I have a hard time visualizing how the measurement angle of the microphone will look in real life. Could you provide some photos please?

Also, the graph shows how the frequencies spread from a speaker, but from which surface of the speaker? Is this graph showing the woofer/tweeter spread, back of the speaker, too etc.?

It's different ways of doing it, but a simple variant to explain is that a microphone is fixed in place, pointing directly at the front of the speaker (typically at tweeter height). This measurement is the middle of the graph I posted. Then say you spin the speaker 45 degrees on it's horisontal axis, so that it the front of the speaker is now pointing 45 degrees to the left or right of the microphone. This is the measurement marked with 45 on the y-axis of the graph.

Watching the video that is posted is also a good idea, there you can see a video of what happens. In that video I guess the microphone is moving instead of the speaker, but the result is the same.
 
I guess I am not giving a good enough analogy

It doesn't matter if the box is hollow or solid. It could just be a board. I was trying to demonstrate that a small wave would reflect off it. With small sound waves (higher frequency) not much sound would be heard behind the speaker. A large wave would go right over the box or board. we would hear the sound behind the speaker.
 
I have a hard time visualizing how the measurement angle of the microphone will look in real life. Could you provide some photos please?
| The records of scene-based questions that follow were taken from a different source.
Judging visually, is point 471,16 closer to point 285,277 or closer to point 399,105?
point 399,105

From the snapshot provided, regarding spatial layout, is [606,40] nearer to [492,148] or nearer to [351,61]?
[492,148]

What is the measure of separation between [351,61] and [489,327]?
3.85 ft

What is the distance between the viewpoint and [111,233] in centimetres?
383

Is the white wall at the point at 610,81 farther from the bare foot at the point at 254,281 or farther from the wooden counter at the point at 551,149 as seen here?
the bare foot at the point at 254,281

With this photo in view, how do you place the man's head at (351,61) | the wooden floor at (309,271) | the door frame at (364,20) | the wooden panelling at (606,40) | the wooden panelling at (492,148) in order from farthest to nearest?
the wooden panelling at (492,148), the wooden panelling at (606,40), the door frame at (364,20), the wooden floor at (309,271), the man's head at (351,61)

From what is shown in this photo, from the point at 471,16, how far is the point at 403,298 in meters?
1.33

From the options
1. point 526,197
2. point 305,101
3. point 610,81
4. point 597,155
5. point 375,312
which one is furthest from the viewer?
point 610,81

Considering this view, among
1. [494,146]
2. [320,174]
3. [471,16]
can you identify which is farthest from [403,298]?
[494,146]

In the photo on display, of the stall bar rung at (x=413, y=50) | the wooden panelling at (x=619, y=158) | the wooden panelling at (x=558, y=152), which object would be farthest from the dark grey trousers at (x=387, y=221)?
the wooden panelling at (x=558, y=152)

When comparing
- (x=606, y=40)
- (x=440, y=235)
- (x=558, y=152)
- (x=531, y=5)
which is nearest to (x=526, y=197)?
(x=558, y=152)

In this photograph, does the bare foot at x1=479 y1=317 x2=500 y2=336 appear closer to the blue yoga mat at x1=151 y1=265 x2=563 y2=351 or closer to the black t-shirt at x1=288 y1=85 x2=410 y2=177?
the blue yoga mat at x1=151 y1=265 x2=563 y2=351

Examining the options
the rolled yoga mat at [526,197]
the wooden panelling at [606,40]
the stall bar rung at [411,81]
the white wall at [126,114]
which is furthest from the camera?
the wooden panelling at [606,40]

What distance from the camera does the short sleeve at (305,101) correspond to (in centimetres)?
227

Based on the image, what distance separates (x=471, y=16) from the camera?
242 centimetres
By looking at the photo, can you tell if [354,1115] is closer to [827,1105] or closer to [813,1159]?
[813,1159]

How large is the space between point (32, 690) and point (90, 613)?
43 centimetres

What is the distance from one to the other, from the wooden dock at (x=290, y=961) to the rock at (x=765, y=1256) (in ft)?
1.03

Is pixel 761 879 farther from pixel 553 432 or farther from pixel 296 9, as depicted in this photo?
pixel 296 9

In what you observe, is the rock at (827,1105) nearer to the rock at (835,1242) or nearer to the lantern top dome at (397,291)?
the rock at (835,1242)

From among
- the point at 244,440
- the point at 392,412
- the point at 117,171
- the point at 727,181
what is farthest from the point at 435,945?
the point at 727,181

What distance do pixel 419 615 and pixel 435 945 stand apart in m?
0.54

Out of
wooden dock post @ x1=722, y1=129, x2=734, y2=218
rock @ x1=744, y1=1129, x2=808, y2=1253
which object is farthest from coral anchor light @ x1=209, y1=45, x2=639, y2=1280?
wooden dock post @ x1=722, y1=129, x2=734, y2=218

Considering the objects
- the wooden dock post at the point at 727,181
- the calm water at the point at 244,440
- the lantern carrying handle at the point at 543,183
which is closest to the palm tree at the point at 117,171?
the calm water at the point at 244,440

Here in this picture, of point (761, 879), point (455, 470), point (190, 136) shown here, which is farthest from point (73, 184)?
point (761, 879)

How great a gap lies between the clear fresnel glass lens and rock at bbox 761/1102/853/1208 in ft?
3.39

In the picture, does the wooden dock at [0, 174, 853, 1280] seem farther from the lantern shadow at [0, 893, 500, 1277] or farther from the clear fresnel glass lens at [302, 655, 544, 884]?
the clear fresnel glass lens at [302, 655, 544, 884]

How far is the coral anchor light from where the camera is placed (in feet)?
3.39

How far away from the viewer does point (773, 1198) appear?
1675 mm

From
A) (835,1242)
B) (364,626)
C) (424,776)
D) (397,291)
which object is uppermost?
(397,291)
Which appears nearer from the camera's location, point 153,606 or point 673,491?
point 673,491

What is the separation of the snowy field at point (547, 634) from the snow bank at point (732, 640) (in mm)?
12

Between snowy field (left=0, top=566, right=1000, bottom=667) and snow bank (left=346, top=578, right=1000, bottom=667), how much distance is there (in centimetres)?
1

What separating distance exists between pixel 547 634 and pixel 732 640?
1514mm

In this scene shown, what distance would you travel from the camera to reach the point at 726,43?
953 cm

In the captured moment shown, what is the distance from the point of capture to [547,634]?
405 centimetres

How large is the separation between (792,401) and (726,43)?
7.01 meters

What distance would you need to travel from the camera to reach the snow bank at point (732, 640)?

Also, the graph shows how the frequencies spread from a speaker, but from which surface of the speaker? Is this graph showing the woofer/tweeter spread, back of the speaker, too etc.?
This figure from the ANSI/CTA-2034-A shows where the mic positions are for the measurement. There are 2 measurement "orbits", horizontal and vertical. Horizontal is shown more often than vertical. The picture @sigbergaudio's post shows the measurement results from the horizontal orbit.

For the chart, the vertical axis is for the angles the measurements were taken. Straight ahead is 0°, in the direction of the "reference axis". Horizontal axis of the chart is for the frequency. Colors show the "normalized" sound pressure levels, which are the deviations from the sound pressure level at 0° (the "on-axis" response) averaged over the frequency range of several hundred Hz to several thousand Hz (there is no strict standard for this frequency range).